Roy, Peter et al. (2021) International Worm Meeting "A C. elegans Motor-Centric Screening Pipeline Yields Novel and Selective Nematicidal Scaffolds"

Stagljar, Igor, Pyche, Jacob, Yip, Christopher, Gilleard, John, Snider, Jamie, Zasada, Inga, Harrington, Sean, Lautens, Mark, Guiliani, Maximillano, Dowling, James, Jiang, Yan, Wong, Vicotria, Choo, Ken-Loon, Palmeira, Bruna, Cutler, Sean, Volpatti, Jonathan, Redman, Elizabeth, Au, Aaron, Haeberli, Cecile, Knox, Jessica, Kitner, Megan, Roy, Peter, Keiser, Jennifer, Vaidya, Aditya, Kim, Yong-Hyun, Burns, Andrew

[International Worm Meeting, 2021]

Nematode parasites of humans, livestock and crops pose a significant burden to human health and welfare.
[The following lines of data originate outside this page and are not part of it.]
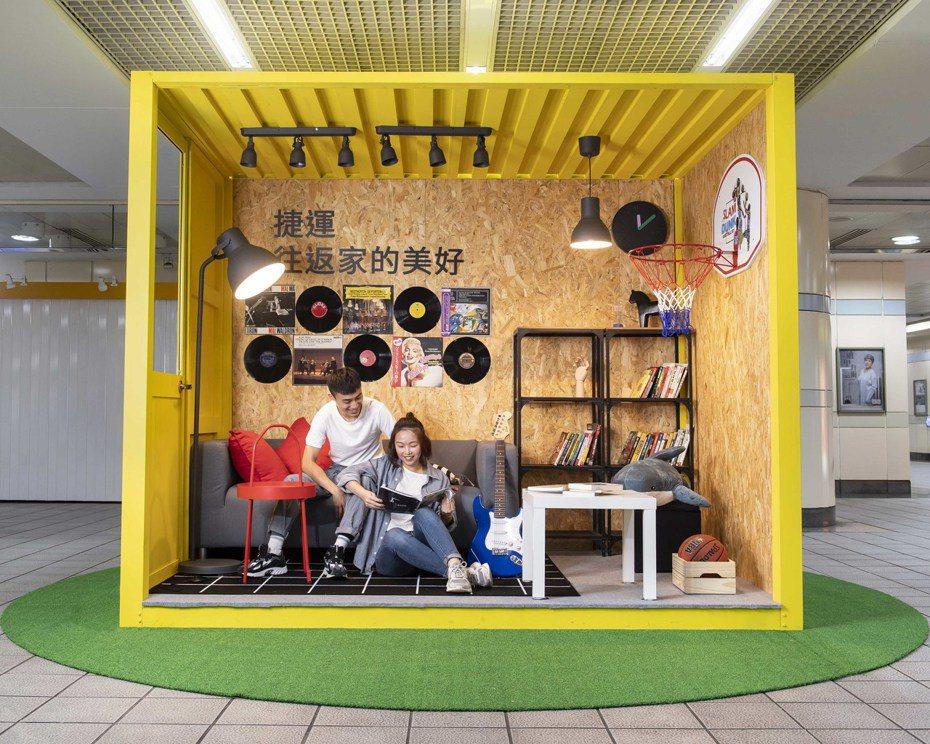 IKEA首度與台北捷運跨界合作改造捷運站,西門站以亮眼的黃色貨櫃配上個性家具家飾,還能在牆上寫下青春宣言。圖/IKEA提供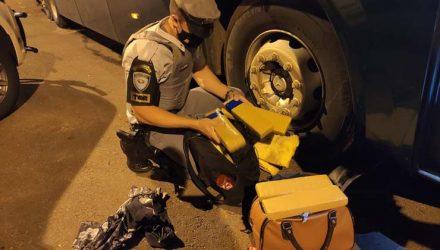 Fiscalização encontrou drogas na bagagem de passageiro de um ônibus — Foto: Polícia Militar Rodoviária.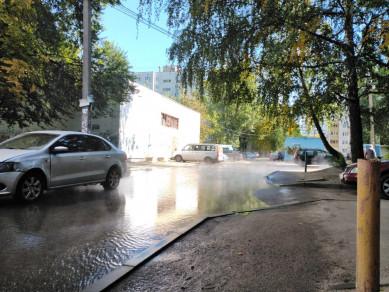 «Яркое начало отопительного сезона: припаркованные машины стоят в кипятке»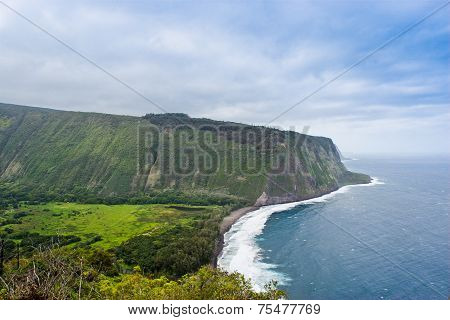 Beautiful Coast Line Of Pacific Ocean, Waipio Valley, Hawaii.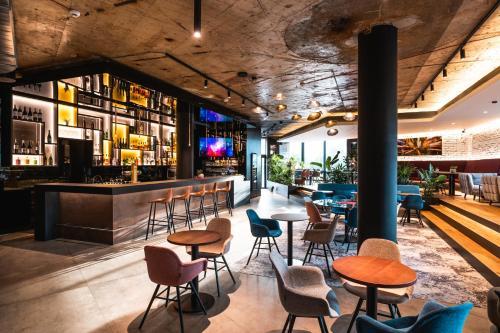 The lounge or bar area at OREA Hotel Pyramida Praha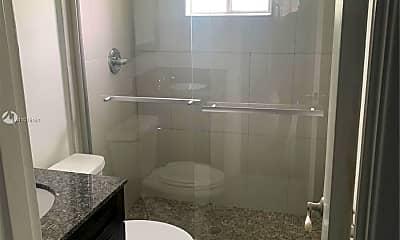 Bathroom, 37 SW 14th St 17, 1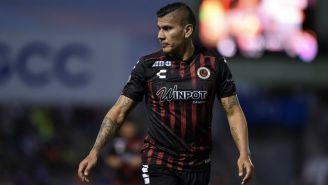 Carlos Salcido durante un partido del Veracruz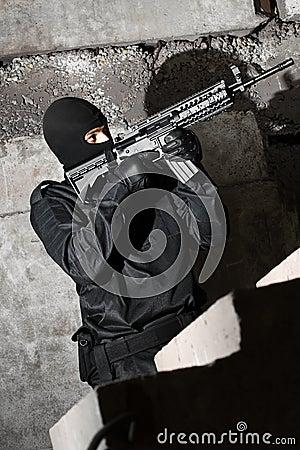 Soldier with M-4 gun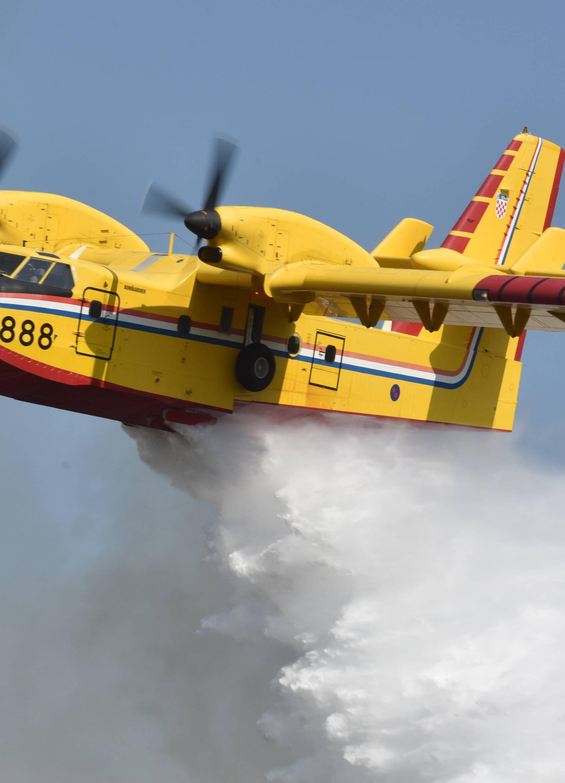 Zračne snage pomagale su u gašenju četiriju požara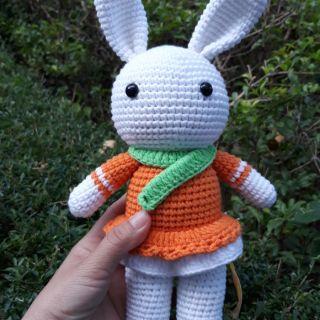 Thỏ len móc tay
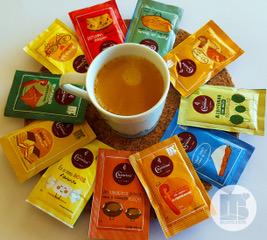 Startup incubada na UTAD ilustra pacotes de açúcar de marca de cafés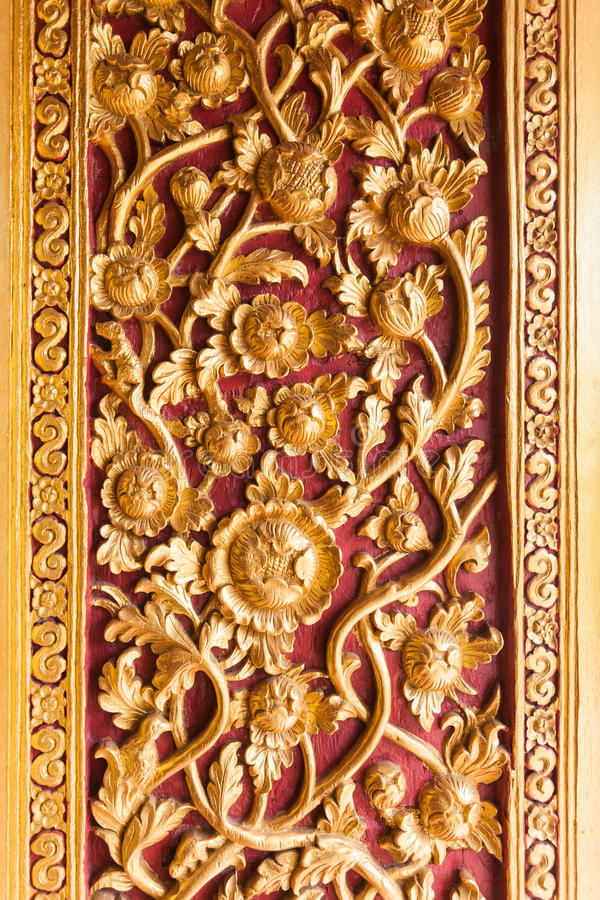 Decoración tailandesa de la puerta del templo con la flor de oro fotografía de archivo libre de regalías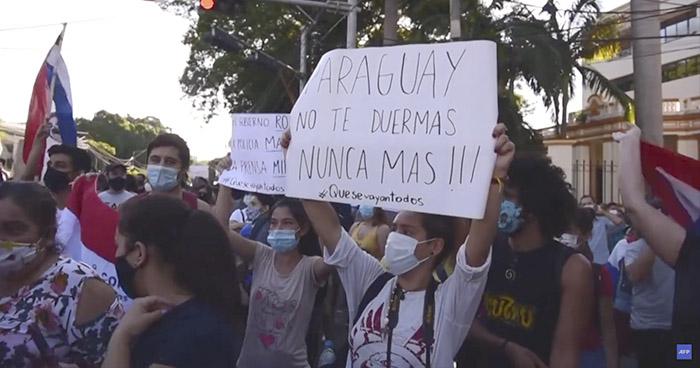 Continúan protestas que exigen la renuncia del presidente de Paraguay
Alarmingly, our arsenal of effective nematocidal compounds is being depleted. Parasitic nematodes of animals have rapidly evolved resistance to anthelmintic drugs, and traditional nematicides used for crop protection have been restricted or banned because of poor phylum-selectivity. Here, we present our C. elegans-based discovery pipeline focused on lethal molecules that also induce motor defects. This pipeline yielded multiple new and selective nematicidal small molecule scaffolds (i.e., structurally-related families of molecules). We show that one of these scaffolds, tentatively called the APPs, stimulates neurotransmitter release and immobilizes larvae of multiple nematode parasites of plants and mammals in vitro. At similar concentrations, APP-1 does little to model flies, fish, plants or human cells. Forward genetic screens of 100,000s of mutant genomes failed to yield resistant animals that resist the lethal effects of APP-1, suggesting that resistance to the APPs in the field may not be easily generated. Hence, the APPs represent a novel, selective and potentially useful addition to our nematocidal armament.